Énoncé écrit A: Extrayez des enregistrements chaque ligne qui contient la chaîne « that », en tenant compte de la casse.

Un autre fruit de cet accroissement de la production sera, dans un avenir plus ou moins court, l’embourgeoisement de la grande majorité des « prolétaires » par leur accession au capitalisme. Car le capital, qui s’est fort multiplié depuis cent ans, est appelé, — loin de disparaitre comme le croient quelques « communistes, » — à grandir encore bien davantage en se démocratisant. Et n’allez pas croire que la possession, par le plus grand nombre des ouvriers, de valeurs et de revenus mobiliers aura pour conséquence un moindre rendement du travail national. Il existe dès aujourd’hui des individus, des familles innombrables, — petite bourgeoisie urbaine, petite propriété rurale, — dont la besogne est rémunérée par un salaire d’appoint, gages ou profits, honoraires ou traitements, et l’on ne voit pas qu’elles soient pour cela moins laborieuses. Seulement, le jour où la masse du peuple est « propriétaire, » elle a vraiment acquis l’un des « superflus » les plus nécessaires à l’existence : la sécurité du lendemain.

Rien de tout cela ne se fera par décret, ni par grands sauts ni à grand bruit ; mais les transformations du monde futur seront, comme celles du siècle dernier, insensibles et silencieuses. J’ai tenté, au cours de ces études d’histoire sociale, de mesurer la marche du progrès, si différent suivant les domaines, suivant les besoins divers de l’humanité : le jour où les découvertes de la science auraient réalisé pour le logement l’équivalent de ce qu’elles ont obtenu pour la nourriture, ou, mieux encore, pour le vêtement, et par-dessus tout pour l’éclairage, vingt fois plus grand, bien que deux fois moins cher, les mortels favorisés travailleront beaucoup moins, tout en consommant beaucoup plus de tout. Mais peut-être ne consommeront-ils pas plus de joie, parce que l’éternelle inégalité imaginera de nouveaux luxes pour se manifester par des « superflus » nouveaux.

Énoncé écrit B: Selon l'extrait ci-dessus, quel « superflu » la masse du peuple acquiert-elle le jour où elle devient « propriétaire » ?

Les données:

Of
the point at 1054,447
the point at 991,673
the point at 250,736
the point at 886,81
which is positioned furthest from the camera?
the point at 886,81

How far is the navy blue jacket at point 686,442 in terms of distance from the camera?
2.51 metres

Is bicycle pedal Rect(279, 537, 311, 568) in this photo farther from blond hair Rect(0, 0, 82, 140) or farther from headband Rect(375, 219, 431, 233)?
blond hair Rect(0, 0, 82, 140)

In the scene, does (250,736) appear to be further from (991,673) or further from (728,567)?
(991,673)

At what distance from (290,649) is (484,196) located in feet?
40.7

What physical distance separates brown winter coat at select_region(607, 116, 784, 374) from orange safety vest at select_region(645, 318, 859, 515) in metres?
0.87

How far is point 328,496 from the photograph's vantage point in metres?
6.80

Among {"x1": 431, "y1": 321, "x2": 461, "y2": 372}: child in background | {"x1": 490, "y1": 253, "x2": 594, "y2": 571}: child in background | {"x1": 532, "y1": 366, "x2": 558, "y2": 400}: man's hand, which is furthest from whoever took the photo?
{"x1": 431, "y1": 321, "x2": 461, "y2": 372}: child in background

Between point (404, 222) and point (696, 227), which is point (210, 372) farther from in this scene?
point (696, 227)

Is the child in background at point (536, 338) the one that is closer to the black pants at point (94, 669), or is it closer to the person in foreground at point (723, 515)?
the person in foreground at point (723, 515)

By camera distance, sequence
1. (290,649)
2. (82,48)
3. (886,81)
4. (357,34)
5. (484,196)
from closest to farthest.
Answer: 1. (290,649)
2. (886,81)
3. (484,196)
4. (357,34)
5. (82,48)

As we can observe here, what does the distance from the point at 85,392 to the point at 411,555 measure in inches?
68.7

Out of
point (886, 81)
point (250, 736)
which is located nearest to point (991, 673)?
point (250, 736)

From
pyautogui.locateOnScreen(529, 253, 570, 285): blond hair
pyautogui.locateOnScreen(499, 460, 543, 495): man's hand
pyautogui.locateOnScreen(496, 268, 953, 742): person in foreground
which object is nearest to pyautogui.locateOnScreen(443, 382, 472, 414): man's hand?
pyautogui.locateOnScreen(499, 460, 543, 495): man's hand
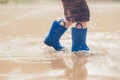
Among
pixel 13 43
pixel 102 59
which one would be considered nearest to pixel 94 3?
pixel 13 43

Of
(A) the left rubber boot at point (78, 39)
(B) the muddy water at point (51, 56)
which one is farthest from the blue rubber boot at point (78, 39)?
(B) the muddy water at point (51, 56)

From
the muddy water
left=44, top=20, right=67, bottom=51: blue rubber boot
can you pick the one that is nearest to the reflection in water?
the muddy water

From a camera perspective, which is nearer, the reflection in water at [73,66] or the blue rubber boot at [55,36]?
the reflection in water at [73,66]

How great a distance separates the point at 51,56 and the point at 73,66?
48 cm

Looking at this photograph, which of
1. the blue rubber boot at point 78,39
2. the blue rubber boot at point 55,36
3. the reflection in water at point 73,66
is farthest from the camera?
the blue rubber boot at point 55,36

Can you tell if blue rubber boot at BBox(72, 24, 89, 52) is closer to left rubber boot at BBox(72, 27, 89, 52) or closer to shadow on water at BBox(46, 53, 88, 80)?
left rubber boot at BBox(72, 27, 89, 52)

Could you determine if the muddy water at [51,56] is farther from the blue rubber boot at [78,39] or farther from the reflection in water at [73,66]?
the blue rubber boot at [78,39]

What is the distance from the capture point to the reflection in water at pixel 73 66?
3293mm

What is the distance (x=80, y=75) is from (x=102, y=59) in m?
0.58

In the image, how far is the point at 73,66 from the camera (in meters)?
3.61

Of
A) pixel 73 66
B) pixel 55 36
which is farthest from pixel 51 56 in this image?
pixel 73 66

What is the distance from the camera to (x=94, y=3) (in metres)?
9.99

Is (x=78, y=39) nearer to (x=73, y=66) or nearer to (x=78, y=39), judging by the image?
(x=78, y=39)

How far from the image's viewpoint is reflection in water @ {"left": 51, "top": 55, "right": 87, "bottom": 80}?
329 cm
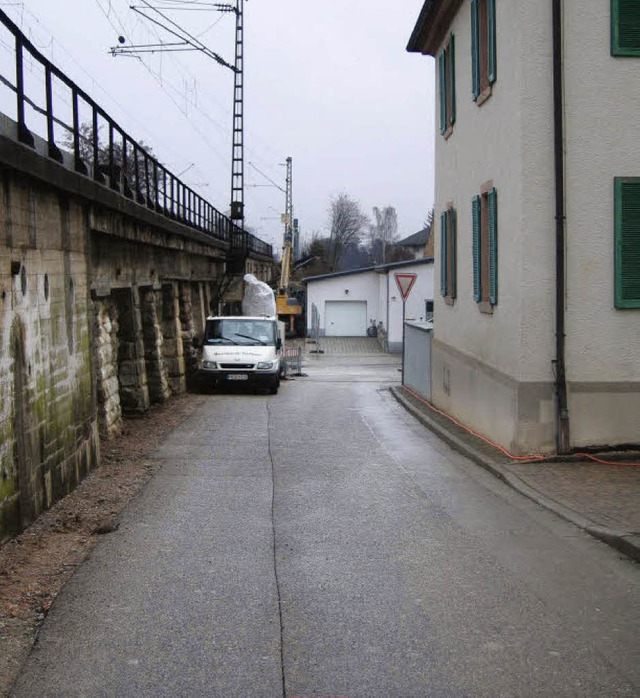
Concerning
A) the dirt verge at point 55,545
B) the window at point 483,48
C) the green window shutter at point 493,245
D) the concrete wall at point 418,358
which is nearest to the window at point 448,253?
the concrete wall at point 418,358

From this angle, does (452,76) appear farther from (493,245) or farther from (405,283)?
(405,283)

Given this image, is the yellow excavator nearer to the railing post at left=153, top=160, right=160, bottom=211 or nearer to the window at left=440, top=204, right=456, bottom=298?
the railing post at left=153, top=160, right=160, bottom=211

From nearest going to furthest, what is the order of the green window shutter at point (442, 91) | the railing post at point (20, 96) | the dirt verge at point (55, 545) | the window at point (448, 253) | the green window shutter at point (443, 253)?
1. the dirt verge at point (55, 545)
2. the railing post at point (20, 96)
3. the window at point (448, 253)
4. the green window shutter at point (442, 91)
5. the green window shutter at point (443, 253)

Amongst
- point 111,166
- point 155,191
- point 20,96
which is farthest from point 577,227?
point 155,191

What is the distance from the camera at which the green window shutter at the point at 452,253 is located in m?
17.8

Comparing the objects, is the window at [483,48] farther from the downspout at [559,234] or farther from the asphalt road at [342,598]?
the asphalt road at [342,598]

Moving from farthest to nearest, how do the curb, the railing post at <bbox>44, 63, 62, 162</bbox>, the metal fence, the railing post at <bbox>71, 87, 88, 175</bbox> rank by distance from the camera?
the metal fence
the railing post at <bbox>71, 87, 88, 175</bbox>
the railing post at <bbox>44, 63, 62, 162</bbox>
the curb

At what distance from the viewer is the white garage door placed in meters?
62.9

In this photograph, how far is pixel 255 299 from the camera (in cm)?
4009

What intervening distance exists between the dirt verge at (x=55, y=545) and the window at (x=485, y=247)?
5411mm

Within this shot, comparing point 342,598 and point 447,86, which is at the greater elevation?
point 447,86

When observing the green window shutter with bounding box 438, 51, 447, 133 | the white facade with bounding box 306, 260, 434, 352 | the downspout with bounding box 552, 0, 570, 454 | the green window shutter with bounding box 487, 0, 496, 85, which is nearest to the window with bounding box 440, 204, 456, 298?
the green window shutter with bounding box 438, 51, 447, 133

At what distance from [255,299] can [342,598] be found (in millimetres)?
33959

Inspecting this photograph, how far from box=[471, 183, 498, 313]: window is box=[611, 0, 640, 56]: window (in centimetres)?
261
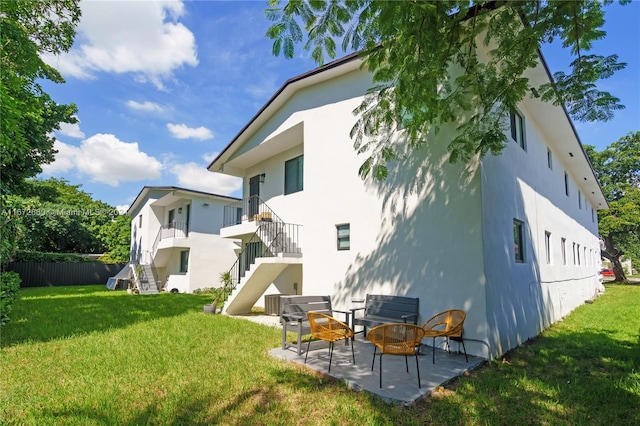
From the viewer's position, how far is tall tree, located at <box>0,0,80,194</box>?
7.90 meters

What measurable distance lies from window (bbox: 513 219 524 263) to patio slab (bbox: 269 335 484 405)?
118 inches

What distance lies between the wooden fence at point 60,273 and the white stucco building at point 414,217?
18244 mm

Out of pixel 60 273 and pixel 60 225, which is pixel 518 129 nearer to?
pixel 60 273

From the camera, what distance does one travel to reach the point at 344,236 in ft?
28.7

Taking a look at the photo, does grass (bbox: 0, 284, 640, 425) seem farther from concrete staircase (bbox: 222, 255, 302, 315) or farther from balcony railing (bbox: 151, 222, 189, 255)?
balcony railing (bbox: 151, 222, 189, 255)

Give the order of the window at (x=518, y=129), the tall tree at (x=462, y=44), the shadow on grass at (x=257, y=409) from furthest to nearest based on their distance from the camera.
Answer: the window at (x=518, y=129) < the tall tree at (x=462, y=44) < the shadow on grass at (x=257, y=409)

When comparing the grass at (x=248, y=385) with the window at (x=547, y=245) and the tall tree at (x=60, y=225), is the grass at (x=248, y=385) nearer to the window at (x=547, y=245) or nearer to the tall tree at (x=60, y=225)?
the window at (x=547, y=245)

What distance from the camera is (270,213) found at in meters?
12.2

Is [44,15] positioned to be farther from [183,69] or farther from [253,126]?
[253,126]

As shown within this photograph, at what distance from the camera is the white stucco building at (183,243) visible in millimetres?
19281

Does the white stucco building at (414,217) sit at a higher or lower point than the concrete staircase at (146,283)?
higher

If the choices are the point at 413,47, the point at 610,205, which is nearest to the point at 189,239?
the point at 413,47

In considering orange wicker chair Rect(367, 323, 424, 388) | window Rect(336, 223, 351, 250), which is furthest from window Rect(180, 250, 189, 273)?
orange wicker chair Rect(367, 323, 424, 388)

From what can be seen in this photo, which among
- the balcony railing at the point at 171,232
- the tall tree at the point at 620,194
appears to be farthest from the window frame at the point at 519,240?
the tall tree at the point at 620,194
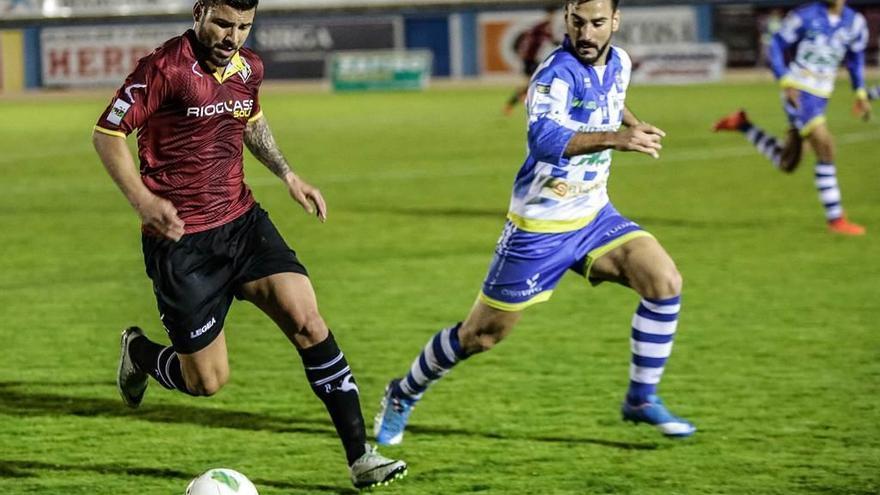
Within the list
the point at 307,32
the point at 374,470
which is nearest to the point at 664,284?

Réponse attendue A:
Is the child in background at point (536, 338) the one that is closer to the black pants at point (94, 669), or is it closer to the person in foreground at point (723, 515)?
can you pick the one that is nearest to the reflection in water?

Réponse attendue B: La sécurité du lendemain.